Records to process:
----------------------------------------

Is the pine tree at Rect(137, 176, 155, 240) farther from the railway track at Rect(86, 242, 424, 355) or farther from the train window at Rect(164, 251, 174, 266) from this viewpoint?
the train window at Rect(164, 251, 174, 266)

----------------------------------------

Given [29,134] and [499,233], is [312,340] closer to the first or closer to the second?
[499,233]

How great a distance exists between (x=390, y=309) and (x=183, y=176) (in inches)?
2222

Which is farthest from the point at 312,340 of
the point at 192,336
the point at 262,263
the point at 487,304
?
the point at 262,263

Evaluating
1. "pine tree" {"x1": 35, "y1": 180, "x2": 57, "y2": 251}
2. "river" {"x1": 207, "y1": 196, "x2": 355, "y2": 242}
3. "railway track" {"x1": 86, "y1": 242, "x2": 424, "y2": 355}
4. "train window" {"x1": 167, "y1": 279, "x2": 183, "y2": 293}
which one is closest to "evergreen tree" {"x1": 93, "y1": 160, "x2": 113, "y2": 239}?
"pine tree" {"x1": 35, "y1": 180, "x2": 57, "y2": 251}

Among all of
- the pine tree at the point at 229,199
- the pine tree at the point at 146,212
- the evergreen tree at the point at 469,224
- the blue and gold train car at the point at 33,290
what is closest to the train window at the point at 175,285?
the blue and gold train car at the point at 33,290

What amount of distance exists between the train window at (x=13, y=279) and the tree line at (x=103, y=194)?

----------------------------------------

What you should do:
Quote the data verbatim from the line containing "How great a" through the line containing "What amount of", both lines included.

Output for this task:
How great a distance exists between (x=390, y=309) and (x=183, y=176) (in inches)?
2222

Which is farthest from the point at 312,340 of
the point at 192,336
the point at 262,263
the point at 487,304
?
the point at 262,263

Evaluating
1. "pine tree" {"x1": 35, "y1": 180, "x2": 57, "y2": 251}
2. "river" {"x1": 207, "y1": 196, "x2": 355, "y2": 242}
3. "railway track" {"x1": 86, "y1": 242, "x2": 424, "y2": 355}
4. "train window" {"x1": 167, "y1": 279, "x2": 183, "y2": 293}
which one is closest to "evergreen tree" {"x1": 93, "y1": 160, "x2": 113, "y2": 239}?
"pine tree" {"x1": 35, "y1": 180, "x2": 57, "y2": 251}

Among all of
- the pine tree at the point at 229,199
- the pine tree at the point at 146,212
- the evergreen tree at the point at 469,224
- the blue and gold train car at the point at 33,290
what is closest to the train window at the point at 175,285?
the blue and gold train car at the point at 33,290

What amount of distance exists between the train window at (x=13, y=279) and the tree line at (x=103, y=194)?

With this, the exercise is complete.